Thursday, November 12, 2009

Wrage et al. 2004

Wrage N, Lauf J, del Prado A, Pinto M, Pietrzak S, Yamulki S, Oenema O, Gebauer G. 2004. Distinguishing sources of N2O in European grasslands by stable isotope analysis. Rapid Communications in Mass Spectrometry 18: 1201-1207.

These authors used the signature ratios of stable isotopes of oxygen and nitrogen in a range of soil chemicals and microbial metabolic pathways to identify the source of N2O produced in grasslands monitored as part of a long-term greenhouse gas international experiment. There are 3 known pathways to N2O production: nitrification, in which N2O is produced as a by-product of ammonium oxidation to nitrate, nitrifier denitrification, in which nitrifying organisms reduce nitrite to dinitrogen gas via N2O, especially under anaerobic conditions, and denitrification, in which nitrate is reduced to dinitrogen gas via N2O by denitrifying organisms.

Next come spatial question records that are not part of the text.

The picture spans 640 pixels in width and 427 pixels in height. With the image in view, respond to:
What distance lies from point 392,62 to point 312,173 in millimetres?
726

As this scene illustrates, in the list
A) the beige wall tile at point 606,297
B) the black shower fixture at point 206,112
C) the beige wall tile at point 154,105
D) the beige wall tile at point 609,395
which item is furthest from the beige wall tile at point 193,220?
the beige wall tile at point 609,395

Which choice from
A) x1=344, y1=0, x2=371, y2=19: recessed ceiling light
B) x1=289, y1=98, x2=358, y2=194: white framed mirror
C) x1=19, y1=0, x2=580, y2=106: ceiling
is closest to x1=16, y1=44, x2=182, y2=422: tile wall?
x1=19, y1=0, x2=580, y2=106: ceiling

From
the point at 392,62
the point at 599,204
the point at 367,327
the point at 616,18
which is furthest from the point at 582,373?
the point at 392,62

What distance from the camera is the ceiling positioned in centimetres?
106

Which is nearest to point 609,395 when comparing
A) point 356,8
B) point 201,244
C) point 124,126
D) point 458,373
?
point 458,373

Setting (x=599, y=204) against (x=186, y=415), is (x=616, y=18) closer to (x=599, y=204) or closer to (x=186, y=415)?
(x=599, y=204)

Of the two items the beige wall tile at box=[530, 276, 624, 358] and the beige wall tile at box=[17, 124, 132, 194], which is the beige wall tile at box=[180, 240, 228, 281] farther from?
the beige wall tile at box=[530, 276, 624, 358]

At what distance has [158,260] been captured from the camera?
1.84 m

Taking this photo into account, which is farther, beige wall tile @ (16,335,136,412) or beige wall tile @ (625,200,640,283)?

Previous studies had often used acetylene to inhibit N2O production, but this has been found to be unreliable. In contrast, the stable isotope approach used here was able to detect both N2O production and consumption even when reservoirs of N2O were very low. Nitrification was the most important N-transforming process found in these systems, with most N2O produced probably from reduction pathways.